Authors:
Agnimitra Dasgupta | University of Southern California | United States
Qian Fang | University of Southern California | United States
Erik Johnson | University of Southern California | United States
Steven Wojtkiewicz | Clarkson University | United States
Hideo Fujitani | Kobe University | Japan
Yoichi Mukai | Kobe University | Japan
Eiji Sato | National Institute for Earth Science and Disaster Prevention, E-Defense | Japan
Machine learning (ML) models, particularly deep learning (DL) models, are increasingly being augmented with information from physics-based (PB) simulation models to develop surrogates that reduce the computational cost of multiple forward model runs for uncertainty quantification, optimization, control, etc. Traditionally, physics-informed ML/DL models are trained by augmenting the loss/cost function with the PB model’s governing equation. However, a priori knowledge of PB model that can accurately capture the underlying physics is usually unavailable.
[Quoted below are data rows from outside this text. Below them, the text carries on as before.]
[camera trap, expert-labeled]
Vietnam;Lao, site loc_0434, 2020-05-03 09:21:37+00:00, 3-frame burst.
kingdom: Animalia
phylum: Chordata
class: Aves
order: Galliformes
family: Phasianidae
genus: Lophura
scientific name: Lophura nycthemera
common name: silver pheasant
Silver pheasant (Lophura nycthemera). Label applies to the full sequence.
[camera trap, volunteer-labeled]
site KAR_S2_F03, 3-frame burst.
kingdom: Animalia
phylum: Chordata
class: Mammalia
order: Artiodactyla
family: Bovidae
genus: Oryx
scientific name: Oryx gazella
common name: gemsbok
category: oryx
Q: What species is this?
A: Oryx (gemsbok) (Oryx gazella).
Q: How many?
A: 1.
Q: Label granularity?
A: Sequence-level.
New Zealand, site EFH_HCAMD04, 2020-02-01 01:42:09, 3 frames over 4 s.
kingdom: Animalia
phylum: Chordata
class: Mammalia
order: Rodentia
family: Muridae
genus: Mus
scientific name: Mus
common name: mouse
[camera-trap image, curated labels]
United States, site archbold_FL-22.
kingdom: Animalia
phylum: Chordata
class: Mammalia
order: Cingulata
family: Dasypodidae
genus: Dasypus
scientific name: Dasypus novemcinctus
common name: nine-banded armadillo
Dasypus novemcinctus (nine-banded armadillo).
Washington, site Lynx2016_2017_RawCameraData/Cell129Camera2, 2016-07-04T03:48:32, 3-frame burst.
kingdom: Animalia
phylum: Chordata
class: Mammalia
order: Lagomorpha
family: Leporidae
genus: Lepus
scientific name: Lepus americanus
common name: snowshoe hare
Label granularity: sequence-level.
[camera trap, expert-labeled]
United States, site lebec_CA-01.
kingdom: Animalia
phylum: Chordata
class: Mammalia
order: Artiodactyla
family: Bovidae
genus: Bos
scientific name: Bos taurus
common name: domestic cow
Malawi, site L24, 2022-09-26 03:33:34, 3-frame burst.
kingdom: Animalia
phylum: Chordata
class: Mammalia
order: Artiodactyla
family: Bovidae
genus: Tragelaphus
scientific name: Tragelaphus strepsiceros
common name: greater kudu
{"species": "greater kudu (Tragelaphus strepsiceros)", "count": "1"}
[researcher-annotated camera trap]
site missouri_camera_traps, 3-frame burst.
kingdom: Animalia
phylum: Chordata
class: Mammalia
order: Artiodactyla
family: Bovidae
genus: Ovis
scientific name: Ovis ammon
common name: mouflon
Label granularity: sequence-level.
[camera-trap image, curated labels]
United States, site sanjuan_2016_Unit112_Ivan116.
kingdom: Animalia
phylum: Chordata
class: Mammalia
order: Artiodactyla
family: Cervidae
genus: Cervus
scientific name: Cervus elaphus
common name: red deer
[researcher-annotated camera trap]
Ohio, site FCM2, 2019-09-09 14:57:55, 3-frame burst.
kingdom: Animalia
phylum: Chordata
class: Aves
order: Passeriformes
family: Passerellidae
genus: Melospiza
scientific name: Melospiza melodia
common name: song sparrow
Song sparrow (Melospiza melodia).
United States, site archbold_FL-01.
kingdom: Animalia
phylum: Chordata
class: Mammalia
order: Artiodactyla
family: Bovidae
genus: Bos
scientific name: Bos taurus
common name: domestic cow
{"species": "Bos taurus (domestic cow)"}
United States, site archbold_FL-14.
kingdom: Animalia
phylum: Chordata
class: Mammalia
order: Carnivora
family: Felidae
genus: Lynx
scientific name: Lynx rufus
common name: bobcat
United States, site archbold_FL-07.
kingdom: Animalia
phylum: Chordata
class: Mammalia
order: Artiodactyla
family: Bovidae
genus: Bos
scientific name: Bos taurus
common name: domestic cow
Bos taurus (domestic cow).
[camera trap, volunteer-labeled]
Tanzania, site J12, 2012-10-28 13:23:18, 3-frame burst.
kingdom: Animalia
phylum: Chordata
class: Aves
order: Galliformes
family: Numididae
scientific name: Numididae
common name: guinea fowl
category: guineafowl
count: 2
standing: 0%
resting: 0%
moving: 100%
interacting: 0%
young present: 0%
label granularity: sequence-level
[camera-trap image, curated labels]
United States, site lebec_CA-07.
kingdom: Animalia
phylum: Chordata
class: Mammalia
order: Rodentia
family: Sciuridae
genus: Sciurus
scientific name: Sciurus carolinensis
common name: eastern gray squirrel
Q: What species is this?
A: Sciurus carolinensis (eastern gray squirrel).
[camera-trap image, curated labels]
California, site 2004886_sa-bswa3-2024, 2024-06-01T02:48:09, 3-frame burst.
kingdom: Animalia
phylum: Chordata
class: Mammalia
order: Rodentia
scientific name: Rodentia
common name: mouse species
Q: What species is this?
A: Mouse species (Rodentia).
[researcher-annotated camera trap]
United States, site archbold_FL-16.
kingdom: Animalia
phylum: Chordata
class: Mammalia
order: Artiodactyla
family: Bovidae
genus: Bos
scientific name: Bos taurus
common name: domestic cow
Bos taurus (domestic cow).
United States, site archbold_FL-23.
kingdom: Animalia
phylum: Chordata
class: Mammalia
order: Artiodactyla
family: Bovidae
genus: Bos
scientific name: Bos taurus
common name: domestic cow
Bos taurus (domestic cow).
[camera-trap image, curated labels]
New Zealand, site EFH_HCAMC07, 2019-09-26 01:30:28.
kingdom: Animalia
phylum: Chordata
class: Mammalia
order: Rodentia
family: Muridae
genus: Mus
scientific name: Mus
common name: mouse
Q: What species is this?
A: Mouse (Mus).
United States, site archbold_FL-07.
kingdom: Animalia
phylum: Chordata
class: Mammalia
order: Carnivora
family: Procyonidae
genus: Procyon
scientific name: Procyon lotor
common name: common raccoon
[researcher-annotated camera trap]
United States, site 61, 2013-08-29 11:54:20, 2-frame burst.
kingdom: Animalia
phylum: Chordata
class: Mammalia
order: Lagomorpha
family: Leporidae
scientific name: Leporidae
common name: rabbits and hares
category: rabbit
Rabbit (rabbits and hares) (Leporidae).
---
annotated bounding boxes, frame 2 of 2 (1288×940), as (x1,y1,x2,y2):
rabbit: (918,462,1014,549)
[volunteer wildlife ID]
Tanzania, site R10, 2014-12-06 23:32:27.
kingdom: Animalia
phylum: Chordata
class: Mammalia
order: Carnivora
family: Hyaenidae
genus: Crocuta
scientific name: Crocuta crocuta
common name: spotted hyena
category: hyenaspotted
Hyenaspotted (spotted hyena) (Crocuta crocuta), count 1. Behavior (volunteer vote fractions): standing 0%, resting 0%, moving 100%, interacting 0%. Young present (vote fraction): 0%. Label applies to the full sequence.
This study presents a strategy to develop physics-informed ML/DL models in the absence of accurate prior PB models, to infer from the data a ‘sufficiently accurate’ PB model. The PB model accuracy is evaluated using model falsification (De et al. 2018), and the ML/DL model is trained using a modified loss function that accounts for the inferred PB model. The approach is used to develop neural network (NN) surrogate models for a magnetorheological (MR) fluid damper tested in different excitations while recording displacement, velocity and commanded electromagnet current. A Bingham-viscoplastic damper model is inferred from some data. The physics-informed NN models are trained and validated using the remaining data, and compared against pure PB models. The developed surrogate models will be used in hybrid simulation studies, implementing various control strategies, on a full-scale structure over the E-defense shake table.